:: Task to carry out ::
Beginning with the line containing "How far is (x=114, y=438)" and ending with the last line, repeat the records exactly.

Start of Input data

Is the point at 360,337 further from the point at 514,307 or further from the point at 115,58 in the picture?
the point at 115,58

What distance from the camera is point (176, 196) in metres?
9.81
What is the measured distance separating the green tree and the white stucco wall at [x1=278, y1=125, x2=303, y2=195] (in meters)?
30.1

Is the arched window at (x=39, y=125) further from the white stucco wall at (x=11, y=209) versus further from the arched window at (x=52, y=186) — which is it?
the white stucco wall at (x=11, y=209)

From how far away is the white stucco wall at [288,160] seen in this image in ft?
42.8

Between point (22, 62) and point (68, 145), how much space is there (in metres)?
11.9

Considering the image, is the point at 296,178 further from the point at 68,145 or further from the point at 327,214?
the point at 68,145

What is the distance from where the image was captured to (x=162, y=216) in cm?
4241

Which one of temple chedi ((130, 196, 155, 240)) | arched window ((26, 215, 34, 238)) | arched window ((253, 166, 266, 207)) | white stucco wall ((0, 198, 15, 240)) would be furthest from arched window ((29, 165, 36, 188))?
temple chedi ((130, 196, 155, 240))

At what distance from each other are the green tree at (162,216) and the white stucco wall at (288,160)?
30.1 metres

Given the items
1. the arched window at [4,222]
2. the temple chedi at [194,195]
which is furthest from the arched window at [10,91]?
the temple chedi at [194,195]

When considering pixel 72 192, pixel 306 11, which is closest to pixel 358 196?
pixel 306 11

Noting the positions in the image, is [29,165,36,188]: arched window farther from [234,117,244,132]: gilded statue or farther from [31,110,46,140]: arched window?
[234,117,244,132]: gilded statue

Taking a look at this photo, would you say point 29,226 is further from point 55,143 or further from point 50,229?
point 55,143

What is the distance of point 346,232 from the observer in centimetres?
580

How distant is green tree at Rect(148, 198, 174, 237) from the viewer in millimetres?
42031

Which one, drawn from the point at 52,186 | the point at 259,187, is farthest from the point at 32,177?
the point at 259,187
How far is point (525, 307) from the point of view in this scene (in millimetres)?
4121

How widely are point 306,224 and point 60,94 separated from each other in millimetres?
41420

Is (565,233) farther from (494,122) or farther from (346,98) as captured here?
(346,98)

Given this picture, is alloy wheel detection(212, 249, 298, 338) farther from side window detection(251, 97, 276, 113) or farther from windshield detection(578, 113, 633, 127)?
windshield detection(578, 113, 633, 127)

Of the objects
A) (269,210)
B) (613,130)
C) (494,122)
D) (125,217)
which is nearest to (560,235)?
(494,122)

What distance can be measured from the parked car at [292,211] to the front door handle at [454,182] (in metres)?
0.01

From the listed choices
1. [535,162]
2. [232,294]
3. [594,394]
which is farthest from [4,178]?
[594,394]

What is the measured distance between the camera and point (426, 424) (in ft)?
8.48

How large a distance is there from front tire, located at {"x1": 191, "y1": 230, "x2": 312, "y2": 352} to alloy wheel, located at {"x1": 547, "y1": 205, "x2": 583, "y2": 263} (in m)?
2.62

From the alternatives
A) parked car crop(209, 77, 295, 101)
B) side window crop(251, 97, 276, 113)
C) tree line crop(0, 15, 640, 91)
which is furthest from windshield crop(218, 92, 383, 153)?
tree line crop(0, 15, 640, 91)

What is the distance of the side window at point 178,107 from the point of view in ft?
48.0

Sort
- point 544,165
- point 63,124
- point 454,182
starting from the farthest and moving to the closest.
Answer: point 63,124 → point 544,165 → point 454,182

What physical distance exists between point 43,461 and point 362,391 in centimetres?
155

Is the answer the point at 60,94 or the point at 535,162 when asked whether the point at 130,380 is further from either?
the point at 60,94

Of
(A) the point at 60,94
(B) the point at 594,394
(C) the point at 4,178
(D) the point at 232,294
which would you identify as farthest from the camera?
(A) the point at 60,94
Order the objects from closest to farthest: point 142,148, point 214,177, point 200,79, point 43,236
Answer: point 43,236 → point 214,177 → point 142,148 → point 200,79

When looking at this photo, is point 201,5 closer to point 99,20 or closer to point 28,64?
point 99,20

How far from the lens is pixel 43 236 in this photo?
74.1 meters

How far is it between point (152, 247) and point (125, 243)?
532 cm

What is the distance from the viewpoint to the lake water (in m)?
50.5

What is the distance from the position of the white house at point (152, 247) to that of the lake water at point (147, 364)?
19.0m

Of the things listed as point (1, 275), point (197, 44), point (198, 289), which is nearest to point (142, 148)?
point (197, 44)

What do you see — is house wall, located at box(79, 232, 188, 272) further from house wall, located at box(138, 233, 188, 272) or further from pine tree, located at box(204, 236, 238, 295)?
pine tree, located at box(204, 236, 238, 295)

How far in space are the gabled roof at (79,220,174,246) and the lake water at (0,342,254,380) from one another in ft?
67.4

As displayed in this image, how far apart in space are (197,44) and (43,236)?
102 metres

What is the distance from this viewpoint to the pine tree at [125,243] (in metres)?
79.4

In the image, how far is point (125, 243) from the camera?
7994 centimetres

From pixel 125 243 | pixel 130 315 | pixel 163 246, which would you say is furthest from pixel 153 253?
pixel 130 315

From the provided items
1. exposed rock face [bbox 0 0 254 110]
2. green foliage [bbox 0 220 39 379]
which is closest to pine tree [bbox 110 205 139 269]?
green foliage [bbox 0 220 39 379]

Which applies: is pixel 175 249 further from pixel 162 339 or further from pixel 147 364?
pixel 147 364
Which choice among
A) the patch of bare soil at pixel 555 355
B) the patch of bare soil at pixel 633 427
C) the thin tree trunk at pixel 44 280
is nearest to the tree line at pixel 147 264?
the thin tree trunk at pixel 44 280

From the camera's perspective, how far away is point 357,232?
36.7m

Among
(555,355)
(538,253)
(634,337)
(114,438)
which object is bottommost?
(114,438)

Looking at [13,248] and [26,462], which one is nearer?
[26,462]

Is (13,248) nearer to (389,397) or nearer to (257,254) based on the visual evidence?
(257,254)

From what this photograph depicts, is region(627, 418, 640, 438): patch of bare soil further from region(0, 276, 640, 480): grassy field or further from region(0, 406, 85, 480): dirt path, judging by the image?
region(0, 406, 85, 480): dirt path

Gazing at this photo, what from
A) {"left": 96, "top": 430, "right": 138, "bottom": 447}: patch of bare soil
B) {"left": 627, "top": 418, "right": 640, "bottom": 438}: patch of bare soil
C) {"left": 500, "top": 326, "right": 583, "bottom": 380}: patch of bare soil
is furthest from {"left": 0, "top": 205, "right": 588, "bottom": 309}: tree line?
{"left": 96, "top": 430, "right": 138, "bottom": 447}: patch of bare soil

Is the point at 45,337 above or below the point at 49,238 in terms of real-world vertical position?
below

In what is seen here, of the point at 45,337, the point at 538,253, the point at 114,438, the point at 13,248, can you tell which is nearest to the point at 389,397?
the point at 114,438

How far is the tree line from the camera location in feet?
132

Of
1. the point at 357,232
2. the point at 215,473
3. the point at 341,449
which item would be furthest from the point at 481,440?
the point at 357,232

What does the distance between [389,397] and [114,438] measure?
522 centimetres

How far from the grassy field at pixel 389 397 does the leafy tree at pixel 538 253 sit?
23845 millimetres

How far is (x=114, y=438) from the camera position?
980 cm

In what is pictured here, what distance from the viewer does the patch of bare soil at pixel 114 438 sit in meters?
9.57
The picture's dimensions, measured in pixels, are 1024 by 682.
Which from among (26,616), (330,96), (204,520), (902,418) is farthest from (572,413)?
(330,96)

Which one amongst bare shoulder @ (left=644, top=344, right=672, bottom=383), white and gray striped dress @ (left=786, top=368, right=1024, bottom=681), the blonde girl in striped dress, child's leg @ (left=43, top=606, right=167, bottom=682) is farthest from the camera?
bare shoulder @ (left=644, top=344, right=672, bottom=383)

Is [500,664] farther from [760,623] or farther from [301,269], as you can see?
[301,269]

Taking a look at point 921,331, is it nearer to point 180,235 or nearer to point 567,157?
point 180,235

End of Input data

:: Correct answer ::
How far is (x=114, y=438) from the camera position?
980 cm

In what is pictured here, what distance from the viewer does the patch of bare soil at pixel 114 438 sit in meters?
9.57
The picture's dimensions, measured in pixels, are 1024 by 682.
Which from among (26,616), (330,96), (204,520), (902,418) is farthest from (572,413)?
(330,96)

Which one amongst bare shoulder @ (left=644, top=344, right=672, bottom=383), white and gray striped dress @ (left=786, top=368, right=1024, bottom=681), the blonde girl in striped dress, child's leg @ (left=43, top=606, right=167, bottom=682) is farthest from the camera?
bare shoulder @ (left=644, top=344, right=672, bottom=383)

Is [500,664] farther from [760,623] or farther from [301,269], as you can see?
[301,269]

Taking a look at point 921,331, is it nearer to point 180,235 or nearer to point 567,157?
point 180,235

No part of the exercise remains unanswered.